Whether you’re a professional landlord or own a couple of rental properties to help boost your finances, staying abreast of the changing rules and regulations within the sector is crucial if you want to protect your income. In the coming years, a number of reforms will come into effect, many of which will have a significant impact on the way you run your rental business.
Of these reforms, one of the most important is the proposed ban on lettings fees. Affecting all landlords who use a letting agent, these new rules could have a serious impact on your income.
The proposed changes to letting fees were announced in last years Autumn Statement and mentioned again in the Queen’s speech in June. The idea behind the changes is to reduce the cost of renting homes in the UK by banning agents from charging fees. Instead, tenants will pay only their rent and a refundable deposit. All other charges will be passed on to the landlord of the rental property.
It’s hoped the ban will help encourage agents to be even more competitive and provide a high quality service for landlords across the board. As well as a ban on fees, the Government is also considering a cap on deposits of one month’s rent.
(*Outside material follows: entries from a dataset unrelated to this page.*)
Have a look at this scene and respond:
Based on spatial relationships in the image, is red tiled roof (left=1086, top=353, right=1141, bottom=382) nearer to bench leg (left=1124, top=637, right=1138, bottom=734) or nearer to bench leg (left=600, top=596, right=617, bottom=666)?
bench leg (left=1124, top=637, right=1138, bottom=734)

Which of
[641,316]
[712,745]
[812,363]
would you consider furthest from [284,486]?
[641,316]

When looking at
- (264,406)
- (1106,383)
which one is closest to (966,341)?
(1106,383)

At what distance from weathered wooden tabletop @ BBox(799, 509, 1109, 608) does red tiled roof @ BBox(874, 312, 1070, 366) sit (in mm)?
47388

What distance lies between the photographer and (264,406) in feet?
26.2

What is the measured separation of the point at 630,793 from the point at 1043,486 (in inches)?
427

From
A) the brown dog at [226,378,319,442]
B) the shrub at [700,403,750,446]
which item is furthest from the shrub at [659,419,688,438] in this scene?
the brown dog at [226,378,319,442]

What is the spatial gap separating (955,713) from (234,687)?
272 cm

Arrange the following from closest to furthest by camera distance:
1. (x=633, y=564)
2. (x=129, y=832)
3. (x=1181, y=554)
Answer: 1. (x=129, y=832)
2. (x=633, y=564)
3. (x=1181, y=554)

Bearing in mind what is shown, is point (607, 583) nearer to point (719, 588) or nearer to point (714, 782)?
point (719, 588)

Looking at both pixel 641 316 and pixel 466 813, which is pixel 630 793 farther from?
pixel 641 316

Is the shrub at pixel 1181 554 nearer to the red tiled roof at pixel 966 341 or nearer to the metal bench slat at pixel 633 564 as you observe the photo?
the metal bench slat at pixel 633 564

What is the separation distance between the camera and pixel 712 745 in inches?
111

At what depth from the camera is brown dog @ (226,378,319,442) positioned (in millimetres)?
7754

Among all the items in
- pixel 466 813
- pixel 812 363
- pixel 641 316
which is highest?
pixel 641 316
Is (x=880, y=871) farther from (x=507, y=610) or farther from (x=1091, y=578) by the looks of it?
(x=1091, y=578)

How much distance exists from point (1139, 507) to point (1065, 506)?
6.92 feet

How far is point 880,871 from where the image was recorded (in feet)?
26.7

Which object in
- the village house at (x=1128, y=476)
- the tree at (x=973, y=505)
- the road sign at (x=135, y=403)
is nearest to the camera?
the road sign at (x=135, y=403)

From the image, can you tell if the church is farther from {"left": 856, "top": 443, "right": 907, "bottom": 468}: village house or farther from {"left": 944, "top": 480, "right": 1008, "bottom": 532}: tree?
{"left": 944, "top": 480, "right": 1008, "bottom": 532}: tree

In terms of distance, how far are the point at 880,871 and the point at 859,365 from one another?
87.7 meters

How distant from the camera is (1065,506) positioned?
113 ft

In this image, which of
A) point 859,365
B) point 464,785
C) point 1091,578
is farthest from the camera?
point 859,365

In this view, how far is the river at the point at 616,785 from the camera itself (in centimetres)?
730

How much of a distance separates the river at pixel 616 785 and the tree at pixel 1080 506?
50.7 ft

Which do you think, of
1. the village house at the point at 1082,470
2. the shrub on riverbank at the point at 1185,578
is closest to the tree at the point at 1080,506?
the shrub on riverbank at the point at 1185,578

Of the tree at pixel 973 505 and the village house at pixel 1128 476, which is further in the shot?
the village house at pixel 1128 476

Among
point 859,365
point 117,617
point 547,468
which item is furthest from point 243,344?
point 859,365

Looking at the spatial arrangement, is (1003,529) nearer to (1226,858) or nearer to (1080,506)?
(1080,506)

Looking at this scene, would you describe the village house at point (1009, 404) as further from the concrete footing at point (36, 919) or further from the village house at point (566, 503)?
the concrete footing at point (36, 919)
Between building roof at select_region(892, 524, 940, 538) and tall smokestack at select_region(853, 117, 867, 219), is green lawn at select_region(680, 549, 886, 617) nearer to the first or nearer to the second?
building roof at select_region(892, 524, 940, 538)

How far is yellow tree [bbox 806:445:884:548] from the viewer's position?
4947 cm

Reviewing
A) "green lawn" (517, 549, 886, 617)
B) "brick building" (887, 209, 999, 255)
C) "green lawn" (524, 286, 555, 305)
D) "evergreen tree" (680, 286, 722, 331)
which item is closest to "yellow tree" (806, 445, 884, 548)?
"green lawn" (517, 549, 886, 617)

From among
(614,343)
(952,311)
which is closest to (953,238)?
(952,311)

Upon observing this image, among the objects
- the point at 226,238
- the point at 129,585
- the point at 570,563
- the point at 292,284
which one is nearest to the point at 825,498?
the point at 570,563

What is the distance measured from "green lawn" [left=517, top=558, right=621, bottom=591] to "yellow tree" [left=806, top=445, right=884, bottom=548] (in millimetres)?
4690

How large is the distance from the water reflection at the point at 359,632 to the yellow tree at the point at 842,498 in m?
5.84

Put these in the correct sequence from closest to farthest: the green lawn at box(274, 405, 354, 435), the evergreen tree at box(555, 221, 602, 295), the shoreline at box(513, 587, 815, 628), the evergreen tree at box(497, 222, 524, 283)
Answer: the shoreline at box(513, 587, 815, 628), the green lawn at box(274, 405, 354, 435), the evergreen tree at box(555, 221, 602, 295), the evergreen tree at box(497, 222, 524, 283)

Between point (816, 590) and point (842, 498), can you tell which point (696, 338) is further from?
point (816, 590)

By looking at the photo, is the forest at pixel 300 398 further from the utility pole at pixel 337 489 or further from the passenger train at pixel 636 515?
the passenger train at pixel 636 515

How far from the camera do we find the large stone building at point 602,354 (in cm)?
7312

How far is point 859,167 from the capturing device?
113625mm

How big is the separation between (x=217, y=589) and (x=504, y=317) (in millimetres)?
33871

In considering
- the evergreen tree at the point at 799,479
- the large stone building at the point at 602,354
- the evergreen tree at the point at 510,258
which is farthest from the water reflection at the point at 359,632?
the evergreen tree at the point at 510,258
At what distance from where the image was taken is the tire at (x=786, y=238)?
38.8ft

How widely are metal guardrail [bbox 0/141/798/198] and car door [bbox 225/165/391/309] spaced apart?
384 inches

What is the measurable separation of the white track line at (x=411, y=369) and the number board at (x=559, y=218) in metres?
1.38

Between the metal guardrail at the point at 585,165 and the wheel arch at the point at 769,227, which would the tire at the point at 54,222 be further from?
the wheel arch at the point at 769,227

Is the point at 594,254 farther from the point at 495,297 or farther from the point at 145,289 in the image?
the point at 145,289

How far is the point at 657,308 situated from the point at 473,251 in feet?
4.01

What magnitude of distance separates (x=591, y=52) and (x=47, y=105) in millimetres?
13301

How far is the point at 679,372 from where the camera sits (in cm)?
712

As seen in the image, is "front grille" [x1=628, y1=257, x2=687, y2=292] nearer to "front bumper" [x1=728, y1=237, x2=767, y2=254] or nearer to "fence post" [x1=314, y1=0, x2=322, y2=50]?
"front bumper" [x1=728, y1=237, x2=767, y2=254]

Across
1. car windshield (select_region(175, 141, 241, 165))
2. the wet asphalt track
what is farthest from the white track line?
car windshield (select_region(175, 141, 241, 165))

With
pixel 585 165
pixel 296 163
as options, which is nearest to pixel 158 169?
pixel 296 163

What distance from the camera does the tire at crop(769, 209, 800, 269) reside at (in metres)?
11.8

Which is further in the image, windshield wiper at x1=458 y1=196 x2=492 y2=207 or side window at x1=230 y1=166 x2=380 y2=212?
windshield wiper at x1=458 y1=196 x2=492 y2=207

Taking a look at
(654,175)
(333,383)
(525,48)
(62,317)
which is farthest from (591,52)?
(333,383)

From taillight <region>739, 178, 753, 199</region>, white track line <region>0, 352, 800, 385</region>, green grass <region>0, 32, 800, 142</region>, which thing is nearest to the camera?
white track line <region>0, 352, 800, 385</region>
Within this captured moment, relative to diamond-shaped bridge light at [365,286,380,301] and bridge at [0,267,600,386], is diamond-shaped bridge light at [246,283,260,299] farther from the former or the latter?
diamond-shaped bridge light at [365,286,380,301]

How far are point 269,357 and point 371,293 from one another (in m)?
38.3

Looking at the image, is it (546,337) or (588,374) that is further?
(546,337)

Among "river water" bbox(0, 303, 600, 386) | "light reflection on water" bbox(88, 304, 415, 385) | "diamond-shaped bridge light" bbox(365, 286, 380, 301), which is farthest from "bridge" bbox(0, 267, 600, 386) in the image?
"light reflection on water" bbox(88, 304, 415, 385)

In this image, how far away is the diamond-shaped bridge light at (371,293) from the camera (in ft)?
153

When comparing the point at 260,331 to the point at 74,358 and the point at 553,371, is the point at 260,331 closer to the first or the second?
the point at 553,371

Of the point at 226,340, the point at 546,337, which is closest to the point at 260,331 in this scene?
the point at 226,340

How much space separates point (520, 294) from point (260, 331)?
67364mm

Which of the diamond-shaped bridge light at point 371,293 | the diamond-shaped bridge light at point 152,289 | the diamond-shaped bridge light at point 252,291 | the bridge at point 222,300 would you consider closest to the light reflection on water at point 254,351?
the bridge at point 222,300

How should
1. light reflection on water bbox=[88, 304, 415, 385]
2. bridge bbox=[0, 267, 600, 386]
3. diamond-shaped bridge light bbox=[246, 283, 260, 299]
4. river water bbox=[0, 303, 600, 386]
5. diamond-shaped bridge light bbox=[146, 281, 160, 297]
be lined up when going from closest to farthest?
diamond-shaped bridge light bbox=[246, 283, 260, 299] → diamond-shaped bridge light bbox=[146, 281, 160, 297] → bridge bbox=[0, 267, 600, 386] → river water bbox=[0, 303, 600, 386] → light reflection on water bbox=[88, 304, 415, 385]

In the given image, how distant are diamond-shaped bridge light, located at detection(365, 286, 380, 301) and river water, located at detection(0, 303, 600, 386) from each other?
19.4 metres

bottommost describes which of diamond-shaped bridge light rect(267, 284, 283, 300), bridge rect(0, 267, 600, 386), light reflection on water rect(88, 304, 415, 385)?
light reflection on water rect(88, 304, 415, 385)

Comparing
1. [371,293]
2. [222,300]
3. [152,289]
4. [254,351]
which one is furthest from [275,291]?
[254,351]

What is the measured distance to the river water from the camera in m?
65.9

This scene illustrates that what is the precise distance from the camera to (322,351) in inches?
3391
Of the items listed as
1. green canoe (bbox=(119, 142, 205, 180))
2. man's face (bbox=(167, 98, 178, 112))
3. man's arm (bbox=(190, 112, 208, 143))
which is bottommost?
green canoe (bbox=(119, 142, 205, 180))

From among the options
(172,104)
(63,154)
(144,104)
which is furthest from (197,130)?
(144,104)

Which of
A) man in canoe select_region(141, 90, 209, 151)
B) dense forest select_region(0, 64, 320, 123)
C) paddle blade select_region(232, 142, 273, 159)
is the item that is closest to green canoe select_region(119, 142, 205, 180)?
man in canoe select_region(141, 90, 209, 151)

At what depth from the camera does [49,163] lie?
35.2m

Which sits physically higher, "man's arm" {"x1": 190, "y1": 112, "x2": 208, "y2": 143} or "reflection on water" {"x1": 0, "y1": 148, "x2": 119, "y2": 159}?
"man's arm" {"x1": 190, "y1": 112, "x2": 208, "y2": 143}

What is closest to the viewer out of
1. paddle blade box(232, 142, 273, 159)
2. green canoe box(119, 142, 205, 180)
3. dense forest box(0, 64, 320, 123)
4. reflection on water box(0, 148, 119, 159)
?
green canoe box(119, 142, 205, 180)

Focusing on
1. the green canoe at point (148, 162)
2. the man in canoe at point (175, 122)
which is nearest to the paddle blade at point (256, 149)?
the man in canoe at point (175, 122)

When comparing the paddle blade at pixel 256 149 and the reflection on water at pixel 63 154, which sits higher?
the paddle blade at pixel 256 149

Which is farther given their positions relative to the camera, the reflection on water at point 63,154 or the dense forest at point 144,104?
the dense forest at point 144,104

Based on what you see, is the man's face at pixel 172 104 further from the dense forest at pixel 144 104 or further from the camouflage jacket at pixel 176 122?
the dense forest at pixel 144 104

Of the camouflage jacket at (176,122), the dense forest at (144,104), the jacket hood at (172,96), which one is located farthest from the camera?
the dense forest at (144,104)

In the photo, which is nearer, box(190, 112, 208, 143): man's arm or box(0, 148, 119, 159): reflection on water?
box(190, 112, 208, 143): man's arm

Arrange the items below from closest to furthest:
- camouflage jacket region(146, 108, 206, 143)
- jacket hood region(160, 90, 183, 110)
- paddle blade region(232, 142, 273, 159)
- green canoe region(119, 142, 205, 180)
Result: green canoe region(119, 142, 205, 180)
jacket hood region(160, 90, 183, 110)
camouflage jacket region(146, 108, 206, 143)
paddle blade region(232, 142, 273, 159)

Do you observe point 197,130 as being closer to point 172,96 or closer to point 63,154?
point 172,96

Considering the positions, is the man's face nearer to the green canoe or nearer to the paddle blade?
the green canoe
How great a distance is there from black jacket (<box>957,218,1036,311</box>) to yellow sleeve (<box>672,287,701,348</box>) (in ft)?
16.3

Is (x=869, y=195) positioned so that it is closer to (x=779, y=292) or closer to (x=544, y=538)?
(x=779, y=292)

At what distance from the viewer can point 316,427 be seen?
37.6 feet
Although this could be a good for renters, it may put landlords off renting properties to higher risk tenants.
Who will it affect?
These changes will affect all landlords who use agents to manage their rental properties as well as those who charge their tenants fees via direct lettings agreements. Although it remains to be seen exactly how the fees ban will impact on the rental market, the changes are unlikely to have a significant impact on agents themselves.
Surprisingly, although the ban on lettings fees will affect almost all landlords, research from No Agent has revealed that more than 25% of landlords didn’t know about the proposal. In fact, the survey showed 31% of landlords we completely unaware of the proposals while 14% were only ‘vaguely’ aware.
What will the impact of the fees ban be?
The likely impact of the ban on lettings fees is an increase in rental costs for tenants. Most landlords will look to offset their increased expenses by putting up the monthly rent in order to avoid losses. With the number of households living in privately rented accommodation expected to increase from 5.4 million in 2015 to 7.2 million in 2025, this could have serious ramifications for many people in the UK.